Immigration is likely to be the hot-button issue in the next federal election.
The National Post has run a series of editorials noting that our legal immigration channels work well, but the issue of border migration is eroding public confidence in immigration.
One can understand why. Because of his Kumbaya, “post-nationalist” susceptibility to the blandishments of one-worldist ideals, Prime Minister Justin Trudeau is perceived by many Canadians as lacking the ability (or even the desire) to maintain bright lines among the very separate categories of immigrants, refugees and migrants. Refugees and migrants are big topics, to be sure, but immigration is, policy-wise, the big enchilada.
Immigration is, policy-wise, the big enchilada
This past weekend, The Globe and Mail’s senior political columnist, John Ibbitson, published a buoyant endorsement of the government’s current immigration policy (continuing high rates) headlined, “Immigration’s benefits are a matter of fact.” On the basis of certain statistics, he affirms, our policies “are working amazingly well.” In 2018, for example, 64 per cent of people aged 15 and older who arrived in Canada within the past five years were employed. Among those born in Canada, the figure was 63 per cent. So a virtual tie today, not the case in 2014, when only 58 per cent of new arrivals were employed.
Ibbitson gives partial credit for the improved figures to the Express Entry initiative introduced by the previous Harper government, which fast-tracks immigrants with a job offer, advanced degrees, field experience or fluency in French or English. He concedes that a tight job market in recent years has also helped everyone get jobs. But when all factors are taken together, he says, “the trend is toward employment convergence between skilled immigrants and the native-born.”
I asked Herbert Grubel, professor of economics (emeritus) at Simon Fraser University, and senior fellow of The Fraser Institute specializing in immigration, for his opinion about Ibbitson’s conclusion. Grubel expressed skepticism with regard to the column’s narrow metric of labour-force participation. Grubel wrote to me that the improvements cited by Ibbitson “are so small that they are likely to have virtually no impact on the fundamentally important effect of immigrants on Canada.”
Grubel notes that the average income taxes paid by immigrants since 1986 have been about one-half of those paid by non-immigrant Canadians. Yet immigrants absorb the same value of government services (not more, as some people would have you believe), so the difference between what immigrants pay in and take out amounts to not less than $5,000 a year per person, he calculates. Do the collective math and Grubel estimates that it comes to an annual $30 billion payout.
Neither Grubel nor I nor any reasonable Canadian believes immigration is a bad thing in itself. We’re all for it. And reasonable people understand that first-generation immigrants can be a financial drag on the system as the price of investment in the second and third generations who fulfill their promise and become value added to Canada in all ways.

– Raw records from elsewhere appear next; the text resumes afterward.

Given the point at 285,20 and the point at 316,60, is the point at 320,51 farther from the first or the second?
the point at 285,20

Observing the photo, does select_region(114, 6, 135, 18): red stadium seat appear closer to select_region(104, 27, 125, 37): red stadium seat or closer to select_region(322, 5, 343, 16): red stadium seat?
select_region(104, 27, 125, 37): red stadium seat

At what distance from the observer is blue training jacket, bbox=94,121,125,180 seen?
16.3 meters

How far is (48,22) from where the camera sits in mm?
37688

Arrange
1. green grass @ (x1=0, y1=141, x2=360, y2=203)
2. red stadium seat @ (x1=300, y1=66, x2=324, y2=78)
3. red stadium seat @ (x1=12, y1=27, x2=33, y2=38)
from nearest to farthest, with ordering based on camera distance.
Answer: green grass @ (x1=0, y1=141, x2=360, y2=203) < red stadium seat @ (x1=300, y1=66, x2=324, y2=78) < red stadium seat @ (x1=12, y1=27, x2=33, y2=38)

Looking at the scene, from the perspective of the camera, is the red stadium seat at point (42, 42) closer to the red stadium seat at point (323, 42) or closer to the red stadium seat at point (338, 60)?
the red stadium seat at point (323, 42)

That has always been the traditional premise on which immigration policies were based, and on which their public acceptance rested.

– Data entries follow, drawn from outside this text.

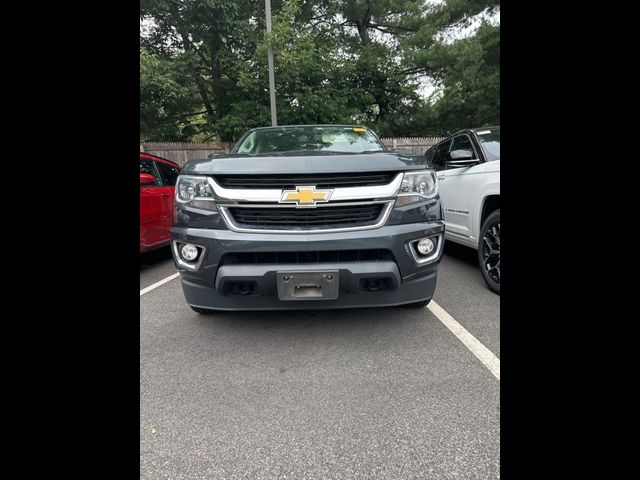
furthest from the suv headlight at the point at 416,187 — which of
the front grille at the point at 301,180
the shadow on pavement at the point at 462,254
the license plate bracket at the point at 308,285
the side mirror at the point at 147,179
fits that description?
the side mirror at the point at 147,179

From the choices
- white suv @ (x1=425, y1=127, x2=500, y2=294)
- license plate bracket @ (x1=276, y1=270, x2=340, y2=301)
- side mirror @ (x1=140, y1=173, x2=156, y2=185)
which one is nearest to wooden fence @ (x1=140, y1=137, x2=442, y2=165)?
side mirror @ (x1=140, y1=173, x2=156, y2=185)

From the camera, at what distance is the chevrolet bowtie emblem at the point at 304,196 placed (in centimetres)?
207

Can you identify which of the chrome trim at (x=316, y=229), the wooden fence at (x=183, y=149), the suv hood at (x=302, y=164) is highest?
the wooden fence at (x=183, y=149)

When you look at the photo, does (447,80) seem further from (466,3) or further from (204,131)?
(204,131)

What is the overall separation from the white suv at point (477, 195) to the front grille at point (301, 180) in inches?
51.0

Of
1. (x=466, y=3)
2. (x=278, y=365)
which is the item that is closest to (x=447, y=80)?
(x=466, y=3)

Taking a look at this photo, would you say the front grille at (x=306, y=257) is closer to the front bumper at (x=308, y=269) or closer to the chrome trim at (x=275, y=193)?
the front bumper at (x=308, y=269)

But what happens if the number of immigrants should exceed the capacity of the country’s ability to absorb them? It isn’t orderly immigration that sets many Canadians’ teeth on edge; it is mass immigration promoted as a good in and of itself without regard to our actual present and future needs or interests. Hundreds of thousands of immigrants now arrive here each year. In Vancouver alone they require 300 housing units every week. This can only drive up housing costs and add to the crowding in our hospitals. It can also reshape the cultural ecology of old neighbourhoods, which residents seem generally fine with when it happens more naturally over time, but find very jarring when it happens with unsettling rapidity.

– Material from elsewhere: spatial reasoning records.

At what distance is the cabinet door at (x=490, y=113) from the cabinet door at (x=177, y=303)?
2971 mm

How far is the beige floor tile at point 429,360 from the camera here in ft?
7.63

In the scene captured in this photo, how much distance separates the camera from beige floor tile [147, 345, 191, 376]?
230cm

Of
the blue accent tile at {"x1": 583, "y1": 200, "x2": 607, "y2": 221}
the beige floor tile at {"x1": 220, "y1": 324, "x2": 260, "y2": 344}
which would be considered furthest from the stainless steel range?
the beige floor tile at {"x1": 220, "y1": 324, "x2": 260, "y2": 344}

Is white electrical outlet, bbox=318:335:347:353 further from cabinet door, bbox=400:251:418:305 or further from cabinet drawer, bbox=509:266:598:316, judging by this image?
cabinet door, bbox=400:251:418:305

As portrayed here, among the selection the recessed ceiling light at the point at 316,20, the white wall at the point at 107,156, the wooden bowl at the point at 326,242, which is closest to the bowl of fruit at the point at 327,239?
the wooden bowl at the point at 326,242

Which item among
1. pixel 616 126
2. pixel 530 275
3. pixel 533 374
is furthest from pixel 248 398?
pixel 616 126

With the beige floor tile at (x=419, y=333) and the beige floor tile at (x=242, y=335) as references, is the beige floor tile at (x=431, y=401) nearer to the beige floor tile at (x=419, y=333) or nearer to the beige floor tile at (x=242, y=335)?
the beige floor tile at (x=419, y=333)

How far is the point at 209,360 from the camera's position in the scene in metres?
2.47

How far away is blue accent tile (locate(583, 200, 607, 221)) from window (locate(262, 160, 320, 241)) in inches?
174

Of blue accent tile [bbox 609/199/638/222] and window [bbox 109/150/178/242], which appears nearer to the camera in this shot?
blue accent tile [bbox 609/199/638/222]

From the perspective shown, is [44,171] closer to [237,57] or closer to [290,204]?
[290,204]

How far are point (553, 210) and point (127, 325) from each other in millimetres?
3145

Hundreds of thousands of immigrants now arrive here each year
I recognize that even raising any “cultural” factor like that is a red flag to those progressives who insist that culture is a construct of privilege and trying to protect the culture we have is an act of bigotry. But discussing it shouldn’t be off-limits. People all over the world desire to live in Canada because of its stability, prosperity, gender equality, excellent quality of life and respect for the law. All of these national qualities are downstream from culture. It is perfectly legitimate to worry that high rates of immigration to Canada could undermine the very tenets of equality, freedom and justice, those products of our own culture, that attract so many in the first place. Of course, even the words “our own culture” are in themselves divisive: to many progressives they are a shibboleth for oppression; to me and my more conservative friends they are, relative to all other cultures, words that evoke pride, yet we feel anxiety saying them.
Often, we also feel like stooges of politicians who claim to be focused on immigrants’ value to Canada, but who are really focused on immigrants as voters. And we feel frustrated because rational discussion of immigration does not seem possible when any and all objections are met with mantras like “diversity is our strength” at the top. And because we are not allowed to talk about these things without incurring charges of racism.